§ **PROBLEM DETAILS**
Convert the lines below into a JSON list of strings, one string per line, skipping blank lines and covering every line. Leave the pictures out of the answer.

Excerpts of spatial question data:
--------------------------------

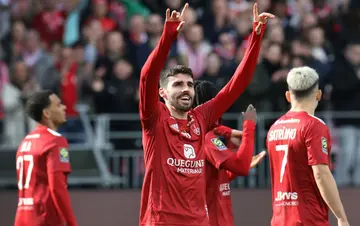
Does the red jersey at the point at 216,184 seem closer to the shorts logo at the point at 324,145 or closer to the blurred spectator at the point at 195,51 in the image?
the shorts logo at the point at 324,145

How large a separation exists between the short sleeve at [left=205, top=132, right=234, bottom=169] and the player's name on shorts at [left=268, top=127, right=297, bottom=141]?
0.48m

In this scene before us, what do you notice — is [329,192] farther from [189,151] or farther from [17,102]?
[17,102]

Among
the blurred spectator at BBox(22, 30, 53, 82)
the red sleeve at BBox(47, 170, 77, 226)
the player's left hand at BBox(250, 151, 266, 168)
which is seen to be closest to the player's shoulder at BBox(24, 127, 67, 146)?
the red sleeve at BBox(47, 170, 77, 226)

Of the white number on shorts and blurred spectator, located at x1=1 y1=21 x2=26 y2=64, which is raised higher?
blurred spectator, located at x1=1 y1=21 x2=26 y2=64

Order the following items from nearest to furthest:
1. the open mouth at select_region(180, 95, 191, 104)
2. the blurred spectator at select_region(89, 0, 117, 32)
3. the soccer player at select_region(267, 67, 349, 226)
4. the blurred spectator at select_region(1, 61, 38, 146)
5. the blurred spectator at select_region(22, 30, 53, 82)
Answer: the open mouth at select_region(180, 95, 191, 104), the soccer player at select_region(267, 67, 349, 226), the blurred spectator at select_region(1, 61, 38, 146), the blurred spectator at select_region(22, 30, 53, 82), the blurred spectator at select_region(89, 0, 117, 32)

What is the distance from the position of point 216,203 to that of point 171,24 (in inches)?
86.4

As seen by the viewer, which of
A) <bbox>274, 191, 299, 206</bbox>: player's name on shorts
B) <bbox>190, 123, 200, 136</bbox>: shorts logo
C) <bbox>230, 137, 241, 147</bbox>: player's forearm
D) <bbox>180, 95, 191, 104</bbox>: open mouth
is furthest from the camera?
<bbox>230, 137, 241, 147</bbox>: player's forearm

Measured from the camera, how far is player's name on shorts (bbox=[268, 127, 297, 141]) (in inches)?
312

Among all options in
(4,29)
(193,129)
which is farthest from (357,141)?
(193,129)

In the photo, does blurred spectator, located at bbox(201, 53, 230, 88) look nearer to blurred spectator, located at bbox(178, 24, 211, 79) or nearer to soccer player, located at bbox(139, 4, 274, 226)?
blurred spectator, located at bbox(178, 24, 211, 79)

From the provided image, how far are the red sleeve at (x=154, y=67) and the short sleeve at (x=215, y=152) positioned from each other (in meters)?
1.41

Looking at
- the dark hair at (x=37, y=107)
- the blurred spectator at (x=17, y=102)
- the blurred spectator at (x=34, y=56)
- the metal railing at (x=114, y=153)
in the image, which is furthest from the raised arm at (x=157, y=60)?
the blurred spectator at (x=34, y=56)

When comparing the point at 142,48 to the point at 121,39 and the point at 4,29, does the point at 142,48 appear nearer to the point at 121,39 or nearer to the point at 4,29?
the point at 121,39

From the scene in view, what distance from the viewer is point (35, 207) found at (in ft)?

--------------------------------

§ **FINISHED ANSWER**
[
  "Does the red jersey at the point at 216,184 seem closer to the shorts logo at the point at 324,145 or closer to the blurred spectator at the point at 195,51 in the image?",
  "the shorts logo at the point at 324,145",
  "How large a separation exists between the short sleeve at [left=205, top=132, right=234, bottom=169] and the player's name on shorts at [left=268, top=127, right=297, bottom=141]?",
  "0.48m",
  "In this scene before us, what do you notice — is [329,192] farther from [189,151] or farther from [17,102]?",
  "[17,102]",
  "Among",
  "the blurred spectator at BBox(22, 30, 53, 82)",
  "the red sleeve at BBox(47, 170, 77, 226)",
  "the player's left hand at BBox(250, 151, 266, 168)",
  "which is seen to be closest to the player's shoulder at BBox(24, 127, 67, 146)?",
  "the red sleeve at BBox(47, 170, 77, 226)",
  "Of the white number on shorts and blurred spectator, located at x1=1 y1=21 x2=26 y2=64, which is raised higher?",
  "blurred spectator, located at x1=1 y1=21 x2=26 y2=64",
  "Order the following items from nearest to furthest:",
  "1. the open mouth at select_region(180, 95, 191, 104)",
  "2. the blurred spectator at select_region(89, 0, 117, 32)",
  "3. the soccer player at select_region(267, 67, 349, 226)",
  "4. the blurred spectator at select_region(1, 61, 38, 146)",
  "5. the blurred spectator at select_region(22, 30, 53, 82)",
  "Answer: the open mouth at select_region(180, 95, 191, 104), the soccer player at select_region(267, 67, 349, 226), the blurred spectator at select_region(1, 61, 38, 146), the blurred spectator at select_region(22, 30, 53, 82), the blurred spectator at select_region(89, 0, 117, 32)",
  "What is the distance from the position of point 216,203 to that of point 171,24 (in inches)?",
  "86.4",
  "As seen by the viewer, which of",
  "A) <bbox>274, 191, 299, 206</bbox>: player's name on shorts",
  "B) <bbox>190, 123, 200, 136</bbox>: shorts logo",
  "C) <bbox>230, 137, 241, 147</bbox>: player's forearm",
  "D) <bbox>180, 95, 191, 104</bbox>: open mouth",
  "is furthest from the camera?",
  "<bbox>230, 137, 241, 147</bbox>: player's forearm",
  "Measured from the camera, how far is player's name on shorts (bbox=[268, 127, 297, 141]) (in inches)?",
  "312",
  "Among all options in",
  "(4,29)",
  "(193,129)",
  "which is farthest from (357,141)?",
  "(193,129)",
  "In the photo, does blurred spectator, located at bbox(201, 53, 230, 88) look nearer to blurred spectator, located at bbox(178, 24, 211, 79) or nearer to soccer player, located at bbox(139, 4, 274, 226)?",
  "blurred spectator, located at bbox(178, 24, 211, 79)",
  "From the provided image, how far are the red sleeve at (x=154, y=67) and the short sleeve at (x=215, y=152) positioned from each other (in meters)?",
  "1.41",
  "Looking at",
  "- the dark hair at (x=37, y=107)",
  "- the blurred spectator at (x=17, y=102)",
  "- the blurred spectator at (x=34, y=56)",
  "- the metal railing at (x=114, y=153)",
  "in the image, which is furthest from the raised arm at (x=157, y=60)?",
  "the blurred spectator at (x=34, y=56)",
  "When comparing the point at 142,48 to the point at 121,39 and the point at 4,29, does the point at 142,48 appear nearer to the point at 121,39 or nearer to the point at 4,29?",
  "the point at 121,39",
  "From the scene in view, what distance from the viewer is point (35, 207) found at (in ft)?"
]